Yapılacaklar:
• A. Ankara Üniversitesi soruşturmasıyla ilgili metne göre şu soruları yanıtlayın:
(i) Rektörlük kaç kişiye soruşturma açtı?
(ii) Polis Cebeci Kampüsü'ne hangi tarihte girdi?
(iii) Polis kampüse kimin yazılı izniyle girdi?
• B. Lütfen Ankara Üniversitesi soruşturmasıyla ilgili metni son cümlesinden sonra sürdürün.

Metin Bölümü:
....................
Ankara Üniversitesi Siyasal Bilgiler Fakültesi Akademik Kurulu, beşi SBF Mülkiye öğretim elemanı biri SBF lisansüstü öğrencisi biri de İletişim Fakültesi öğretim elemanı olan 7 kişiye A.Ü. Rektörlüğü tarafından soruşturma açılmasına tepki gösterdi. Soruşturmanın ifade özgürlüğüne aykırı olduğuna dikkat çekilen Akademik Kurul açıklamasında, soruşturmaların derhal geri çekilmemesi durumunda ulusal ve uluslar arası kamuoyunun seferber edileceği uyarısı yapıldı.
9 Ekim 2014 Perşembe günü, Ankara Üniversitesi Cebeci Kampüsü’ne, Rektörlüğün yazılı izni ile giren polisin, çok sayıda öğrencinin yanı sıra o esnada okulda olup öğrencilerini korumaya çalışan öğretim elemanlarını darp ederek gözaltına aldığının hatırlatıldığı açıklamada, konuyla ilgili A.Ü. Siyasal Bilgiler Fakültesi tarafından gözaltıların ardından yapılan açıklamaya atıf yapıldı.
....................
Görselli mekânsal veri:

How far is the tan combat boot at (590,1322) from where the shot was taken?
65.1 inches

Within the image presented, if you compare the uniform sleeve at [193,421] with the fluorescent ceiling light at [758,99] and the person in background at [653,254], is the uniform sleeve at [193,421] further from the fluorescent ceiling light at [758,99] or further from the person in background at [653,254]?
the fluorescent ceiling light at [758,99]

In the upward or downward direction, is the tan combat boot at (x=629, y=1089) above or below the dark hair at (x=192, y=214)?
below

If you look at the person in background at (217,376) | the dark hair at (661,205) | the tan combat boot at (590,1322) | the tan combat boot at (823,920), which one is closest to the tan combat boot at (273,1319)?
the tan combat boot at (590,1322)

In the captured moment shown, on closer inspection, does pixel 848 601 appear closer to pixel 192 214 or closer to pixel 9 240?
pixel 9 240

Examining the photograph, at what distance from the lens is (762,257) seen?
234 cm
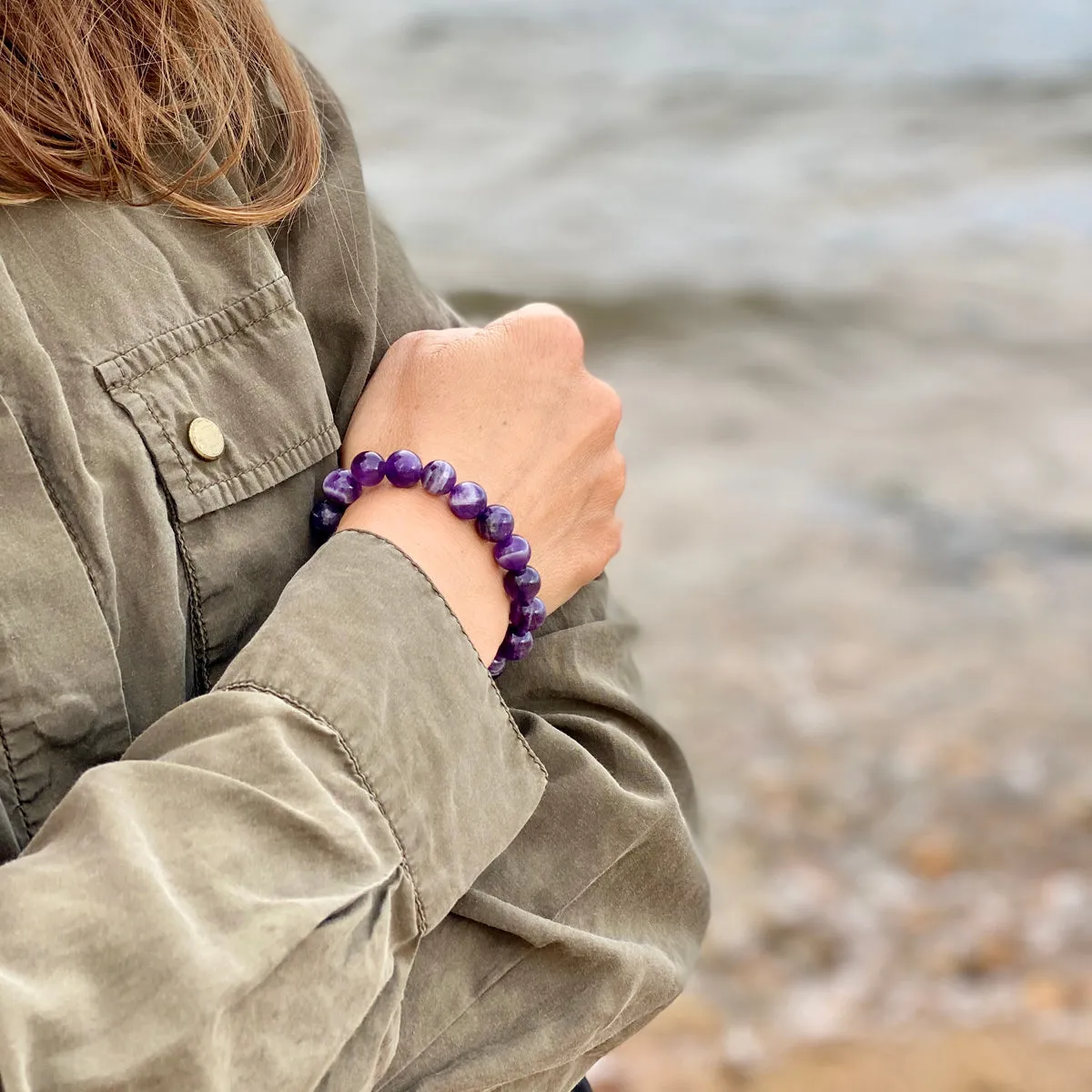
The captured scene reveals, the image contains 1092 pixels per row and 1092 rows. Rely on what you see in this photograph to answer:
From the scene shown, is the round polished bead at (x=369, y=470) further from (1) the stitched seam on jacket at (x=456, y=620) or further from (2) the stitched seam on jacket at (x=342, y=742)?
(2) the stitched seam on jacket at (x=342, y=742)

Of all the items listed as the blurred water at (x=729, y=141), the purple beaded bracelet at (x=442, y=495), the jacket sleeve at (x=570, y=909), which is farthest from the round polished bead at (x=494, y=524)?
the blurred water at (x=729, y=141)

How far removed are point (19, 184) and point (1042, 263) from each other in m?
4.65

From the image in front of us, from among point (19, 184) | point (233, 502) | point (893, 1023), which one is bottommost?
point (893, 1023)

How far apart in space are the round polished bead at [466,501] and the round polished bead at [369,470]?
47 millimetres

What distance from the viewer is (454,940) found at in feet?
2.69

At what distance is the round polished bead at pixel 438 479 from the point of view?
2.78 feet

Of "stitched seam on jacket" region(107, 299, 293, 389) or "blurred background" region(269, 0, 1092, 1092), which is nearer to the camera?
....................
Alıştırma Sonuçları:
• A.
(i) 7 kişiye.
(ii) 9 Ekim 2014 Perşembe günü.
(iii) Rektörlüğün yazılı izniyle.

• B.
A. Ü. Rektörlüğü tarafından işyerlerinden gözaltına alınan SBF öğretim elemanları Nail Dertli, Onur Can Taştan, Aysun Gezen, Celil Kaya ve İletişim Fakültesi öğretim elemanı İlkay Kara ile SBF lisansüstü öğrencisi Bedri Sinan Güneş hakkında soruşturma açıldığına vurgu yapılan açıklamada, soruşturmanın gerekçesinin ise; “Emniyet’in talebiyle, gözaltına alınma durumuna istinaden, yolu kapatma ve polise saldıran grup içinde yer alma, Ankara Valiliği talebiyle de, twitter hesaplarından “Cumhurbaşkanlığı makamına hakaret, devletin düzenini, siyasi, hukuki düzenini değiştirmek, Devletin ülkesi ve milletiyle bölünmez bütünlüğünü bozmak […] amacıyla hareket eden yasadışı terör örgütlerinin eylemlerini meşru göstermek, teşvik etmek ve övmek iddiası” olduğu belirtildi. Bu soruşturmaların dışında Siyasal Bilgiler Fakültesi araştırma görevlisi Ozan Değer’e ise twitter hesabından paylaştığı iletileri nedeniyle Cumhurbaşkanlığı makamına hakaret ve diğer nedenlerden bir soruşturma açıldığı belirtildi. SBF Akademik Kurulu açıklamasında, Emniyetin ve Valiliğin talebiyle açılan bu soruşturmaların hukuksuz olduğu kaydedildi.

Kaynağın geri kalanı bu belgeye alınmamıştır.